Data records:
== Segment start ==

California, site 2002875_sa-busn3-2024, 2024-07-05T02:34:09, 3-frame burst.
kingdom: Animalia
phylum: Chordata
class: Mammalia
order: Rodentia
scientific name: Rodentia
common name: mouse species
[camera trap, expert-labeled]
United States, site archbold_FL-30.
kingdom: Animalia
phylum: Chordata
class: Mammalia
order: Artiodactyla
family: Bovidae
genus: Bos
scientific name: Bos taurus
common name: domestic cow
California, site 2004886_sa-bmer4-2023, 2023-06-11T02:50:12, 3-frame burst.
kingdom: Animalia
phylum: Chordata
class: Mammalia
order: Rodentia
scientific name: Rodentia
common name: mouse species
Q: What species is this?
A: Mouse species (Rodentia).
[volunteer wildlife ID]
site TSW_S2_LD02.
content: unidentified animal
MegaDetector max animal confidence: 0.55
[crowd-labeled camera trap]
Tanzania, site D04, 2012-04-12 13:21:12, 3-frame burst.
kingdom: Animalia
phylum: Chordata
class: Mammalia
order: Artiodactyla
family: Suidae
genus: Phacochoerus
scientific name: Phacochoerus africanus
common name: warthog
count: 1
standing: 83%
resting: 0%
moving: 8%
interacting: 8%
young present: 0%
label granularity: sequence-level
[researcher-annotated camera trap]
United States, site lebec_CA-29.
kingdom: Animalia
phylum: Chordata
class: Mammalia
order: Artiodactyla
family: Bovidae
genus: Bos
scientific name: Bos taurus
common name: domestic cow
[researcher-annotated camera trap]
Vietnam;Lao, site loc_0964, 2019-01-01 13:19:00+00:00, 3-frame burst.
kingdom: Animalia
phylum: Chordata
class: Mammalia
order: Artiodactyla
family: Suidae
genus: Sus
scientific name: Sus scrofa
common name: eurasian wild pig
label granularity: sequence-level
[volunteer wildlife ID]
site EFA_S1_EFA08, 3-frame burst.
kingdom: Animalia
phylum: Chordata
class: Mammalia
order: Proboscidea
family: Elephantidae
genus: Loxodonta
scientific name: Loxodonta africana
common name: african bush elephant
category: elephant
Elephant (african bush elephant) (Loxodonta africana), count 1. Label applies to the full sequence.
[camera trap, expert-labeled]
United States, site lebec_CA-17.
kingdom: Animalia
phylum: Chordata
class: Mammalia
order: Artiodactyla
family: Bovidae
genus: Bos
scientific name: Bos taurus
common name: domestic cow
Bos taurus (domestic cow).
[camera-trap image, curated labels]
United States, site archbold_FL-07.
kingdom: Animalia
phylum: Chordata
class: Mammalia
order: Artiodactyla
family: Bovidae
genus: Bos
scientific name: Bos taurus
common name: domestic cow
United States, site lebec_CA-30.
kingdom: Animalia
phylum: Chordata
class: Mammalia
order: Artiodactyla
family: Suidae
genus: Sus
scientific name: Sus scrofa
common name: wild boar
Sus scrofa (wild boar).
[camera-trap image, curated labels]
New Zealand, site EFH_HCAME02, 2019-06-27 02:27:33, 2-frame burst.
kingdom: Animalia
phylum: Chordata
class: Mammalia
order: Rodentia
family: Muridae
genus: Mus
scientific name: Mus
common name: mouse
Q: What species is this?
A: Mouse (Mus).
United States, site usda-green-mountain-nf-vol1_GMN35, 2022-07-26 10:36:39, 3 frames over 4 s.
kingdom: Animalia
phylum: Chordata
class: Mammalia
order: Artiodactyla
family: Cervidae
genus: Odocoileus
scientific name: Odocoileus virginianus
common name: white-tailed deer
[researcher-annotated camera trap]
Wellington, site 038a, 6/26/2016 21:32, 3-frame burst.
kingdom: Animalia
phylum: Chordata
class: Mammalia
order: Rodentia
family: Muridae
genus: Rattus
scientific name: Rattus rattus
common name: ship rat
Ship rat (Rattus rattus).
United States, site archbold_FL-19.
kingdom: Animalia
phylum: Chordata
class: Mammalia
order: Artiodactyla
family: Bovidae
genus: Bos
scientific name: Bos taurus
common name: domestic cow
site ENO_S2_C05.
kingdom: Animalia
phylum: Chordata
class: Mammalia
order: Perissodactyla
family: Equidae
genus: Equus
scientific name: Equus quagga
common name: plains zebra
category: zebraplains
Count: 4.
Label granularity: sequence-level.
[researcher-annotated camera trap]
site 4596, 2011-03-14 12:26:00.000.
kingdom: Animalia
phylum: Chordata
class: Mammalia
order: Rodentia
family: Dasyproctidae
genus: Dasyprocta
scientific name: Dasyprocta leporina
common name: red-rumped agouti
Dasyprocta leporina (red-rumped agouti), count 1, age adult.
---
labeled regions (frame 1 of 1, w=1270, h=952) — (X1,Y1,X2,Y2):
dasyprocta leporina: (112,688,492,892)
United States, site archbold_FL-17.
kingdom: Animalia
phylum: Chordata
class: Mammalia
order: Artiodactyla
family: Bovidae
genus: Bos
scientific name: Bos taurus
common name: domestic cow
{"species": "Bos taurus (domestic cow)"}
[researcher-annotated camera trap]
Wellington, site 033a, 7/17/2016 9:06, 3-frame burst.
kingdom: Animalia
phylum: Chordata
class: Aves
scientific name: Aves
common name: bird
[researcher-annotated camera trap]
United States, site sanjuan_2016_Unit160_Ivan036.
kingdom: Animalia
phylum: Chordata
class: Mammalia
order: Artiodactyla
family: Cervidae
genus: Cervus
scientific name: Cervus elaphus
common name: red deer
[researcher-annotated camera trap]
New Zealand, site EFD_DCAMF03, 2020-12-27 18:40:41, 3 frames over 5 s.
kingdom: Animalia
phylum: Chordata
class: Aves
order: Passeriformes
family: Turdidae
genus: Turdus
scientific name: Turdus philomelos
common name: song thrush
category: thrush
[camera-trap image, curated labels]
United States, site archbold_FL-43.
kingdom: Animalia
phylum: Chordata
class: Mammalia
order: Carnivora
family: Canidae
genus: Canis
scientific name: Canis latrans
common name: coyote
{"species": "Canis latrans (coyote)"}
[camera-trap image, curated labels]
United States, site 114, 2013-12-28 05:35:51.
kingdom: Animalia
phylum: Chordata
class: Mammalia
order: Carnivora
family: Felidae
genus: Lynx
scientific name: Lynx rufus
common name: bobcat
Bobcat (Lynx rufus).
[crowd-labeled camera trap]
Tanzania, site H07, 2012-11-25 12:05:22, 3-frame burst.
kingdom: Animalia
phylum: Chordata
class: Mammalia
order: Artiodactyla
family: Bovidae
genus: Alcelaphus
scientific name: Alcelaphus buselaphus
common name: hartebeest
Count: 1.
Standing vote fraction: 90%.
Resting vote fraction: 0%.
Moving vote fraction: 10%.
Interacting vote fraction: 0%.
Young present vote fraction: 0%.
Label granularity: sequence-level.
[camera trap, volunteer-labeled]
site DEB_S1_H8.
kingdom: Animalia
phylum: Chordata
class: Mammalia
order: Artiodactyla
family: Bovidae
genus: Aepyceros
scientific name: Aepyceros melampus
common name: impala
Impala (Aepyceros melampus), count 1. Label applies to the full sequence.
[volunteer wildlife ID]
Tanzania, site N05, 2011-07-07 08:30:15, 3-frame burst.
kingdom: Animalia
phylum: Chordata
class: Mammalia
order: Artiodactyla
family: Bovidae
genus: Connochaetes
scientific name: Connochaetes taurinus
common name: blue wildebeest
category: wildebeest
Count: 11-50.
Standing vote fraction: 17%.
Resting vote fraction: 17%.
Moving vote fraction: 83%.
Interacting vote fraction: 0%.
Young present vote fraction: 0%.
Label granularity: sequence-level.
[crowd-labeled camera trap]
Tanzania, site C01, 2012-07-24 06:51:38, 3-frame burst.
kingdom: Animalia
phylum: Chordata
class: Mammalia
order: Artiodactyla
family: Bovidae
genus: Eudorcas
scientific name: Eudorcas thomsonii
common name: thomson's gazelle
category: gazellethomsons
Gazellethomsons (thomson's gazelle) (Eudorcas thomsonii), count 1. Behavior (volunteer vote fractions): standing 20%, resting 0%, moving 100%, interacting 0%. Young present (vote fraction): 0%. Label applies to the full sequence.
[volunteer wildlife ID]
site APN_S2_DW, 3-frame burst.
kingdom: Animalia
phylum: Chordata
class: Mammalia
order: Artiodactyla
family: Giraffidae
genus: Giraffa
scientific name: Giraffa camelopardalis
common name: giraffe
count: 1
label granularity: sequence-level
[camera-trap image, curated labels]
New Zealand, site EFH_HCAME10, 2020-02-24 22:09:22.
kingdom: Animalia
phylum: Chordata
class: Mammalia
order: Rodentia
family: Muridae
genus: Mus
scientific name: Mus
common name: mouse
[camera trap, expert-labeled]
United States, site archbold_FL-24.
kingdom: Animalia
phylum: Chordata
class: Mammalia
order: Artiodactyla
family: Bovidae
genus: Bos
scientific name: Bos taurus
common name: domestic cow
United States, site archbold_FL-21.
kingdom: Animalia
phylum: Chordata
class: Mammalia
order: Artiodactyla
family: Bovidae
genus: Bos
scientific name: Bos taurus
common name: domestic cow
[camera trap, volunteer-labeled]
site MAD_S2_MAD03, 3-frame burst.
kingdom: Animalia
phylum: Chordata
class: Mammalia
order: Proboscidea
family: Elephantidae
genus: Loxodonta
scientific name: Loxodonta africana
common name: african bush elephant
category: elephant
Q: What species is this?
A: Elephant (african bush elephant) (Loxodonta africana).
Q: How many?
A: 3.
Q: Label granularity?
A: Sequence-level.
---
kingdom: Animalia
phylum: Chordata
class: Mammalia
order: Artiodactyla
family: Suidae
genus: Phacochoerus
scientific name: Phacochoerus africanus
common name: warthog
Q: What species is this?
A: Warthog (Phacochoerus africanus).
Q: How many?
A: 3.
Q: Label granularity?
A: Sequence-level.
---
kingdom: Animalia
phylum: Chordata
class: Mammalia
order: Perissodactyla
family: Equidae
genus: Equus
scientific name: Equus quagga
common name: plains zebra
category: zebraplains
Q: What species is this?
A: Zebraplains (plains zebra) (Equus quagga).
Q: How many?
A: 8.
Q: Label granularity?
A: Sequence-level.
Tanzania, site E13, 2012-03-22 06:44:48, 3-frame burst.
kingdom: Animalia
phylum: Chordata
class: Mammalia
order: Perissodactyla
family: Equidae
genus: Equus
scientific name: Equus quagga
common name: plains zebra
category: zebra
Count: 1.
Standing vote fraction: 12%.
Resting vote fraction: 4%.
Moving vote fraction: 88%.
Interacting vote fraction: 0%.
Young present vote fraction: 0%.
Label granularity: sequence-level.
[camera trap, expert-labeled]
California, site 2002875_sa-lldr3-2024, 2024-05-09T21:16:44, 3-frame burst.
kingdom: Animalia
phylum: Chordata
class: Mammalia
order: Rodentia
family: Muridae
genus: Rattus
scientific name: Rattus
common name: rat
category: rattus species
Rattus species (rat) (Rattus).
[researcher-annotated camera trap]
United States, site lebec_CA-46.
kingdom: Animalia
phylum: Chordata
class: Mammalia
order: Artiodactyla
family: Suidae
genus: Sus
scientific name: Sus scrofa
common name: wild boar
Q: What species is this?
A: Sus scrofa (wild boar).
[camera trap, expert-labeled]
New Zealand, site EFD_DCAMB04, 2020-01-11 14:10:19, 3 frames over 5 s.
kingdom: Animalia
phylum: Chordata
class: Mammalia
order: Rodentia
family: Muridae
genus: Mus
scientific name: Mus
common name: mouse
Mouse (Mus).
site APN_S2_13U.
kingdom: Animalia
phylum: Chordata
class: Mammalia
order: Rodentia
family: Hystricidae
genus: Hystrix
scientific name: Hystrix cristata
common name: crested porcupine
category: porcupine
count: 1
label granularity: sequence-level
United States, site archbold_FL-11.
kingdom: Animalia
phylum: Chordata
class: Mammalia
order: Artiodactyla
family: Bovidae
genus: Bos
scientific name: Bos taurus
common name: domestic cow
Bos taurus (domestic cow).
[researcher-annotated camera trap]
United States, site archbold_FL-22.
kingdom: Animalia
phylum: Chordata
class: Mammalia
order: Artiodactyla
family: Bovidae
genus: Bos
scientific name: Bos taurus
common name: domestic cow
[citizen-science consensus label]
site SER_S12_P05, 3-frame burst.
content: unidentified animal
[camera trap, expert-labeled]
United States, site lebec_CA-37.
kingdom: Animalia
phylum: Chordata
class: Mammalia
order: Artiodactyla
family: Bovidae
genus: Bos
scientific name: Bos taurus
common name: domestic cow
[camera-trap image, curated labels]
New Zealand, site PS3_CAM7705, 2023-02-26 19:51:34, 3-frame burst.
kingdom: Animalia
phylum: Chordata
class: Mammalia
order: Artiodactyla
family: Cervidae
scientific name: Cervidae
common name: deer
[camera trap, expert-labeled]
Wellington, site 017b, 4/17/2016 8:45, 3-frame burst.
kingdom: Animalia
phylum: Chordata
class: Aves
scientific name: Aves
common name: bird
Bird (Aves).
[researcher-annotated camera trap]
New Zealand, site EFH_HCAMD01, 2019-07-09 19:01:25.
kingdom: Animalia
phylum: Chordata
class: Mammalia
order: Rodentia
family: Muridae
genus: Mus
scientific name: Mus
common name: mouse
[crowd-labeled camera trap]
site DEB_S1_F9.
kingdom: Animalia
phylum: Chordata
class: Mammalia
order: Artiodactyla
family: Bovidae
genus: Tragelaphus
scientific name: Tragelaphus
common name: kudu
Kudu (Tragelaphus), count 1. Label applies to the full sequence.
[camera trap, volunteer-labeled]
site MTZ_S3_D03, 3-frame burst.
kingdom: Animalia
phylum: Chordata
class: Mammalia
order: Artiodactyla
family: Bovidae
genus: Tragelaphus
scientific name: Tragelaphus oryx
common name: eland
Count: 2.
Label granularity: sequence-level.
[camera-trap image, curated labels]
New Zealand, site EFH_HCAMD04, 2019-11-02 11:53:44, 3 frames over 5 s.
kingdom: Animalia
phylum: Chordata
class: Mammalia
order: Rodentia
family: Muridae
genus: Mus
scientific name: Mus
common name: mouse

== Segment end ==

Assignment:
Find and copy each line in the material above where the string "Wellington" occurs.

Written solution:
Wellington, site 038a, 6/26/2016 21:32, 3-frame burst.
Wellington, site 033a, 7/17/2016 9:06, 3-frame burst.
Wellington, site 017b, 4/17/2016 8:45, 3-frame burst.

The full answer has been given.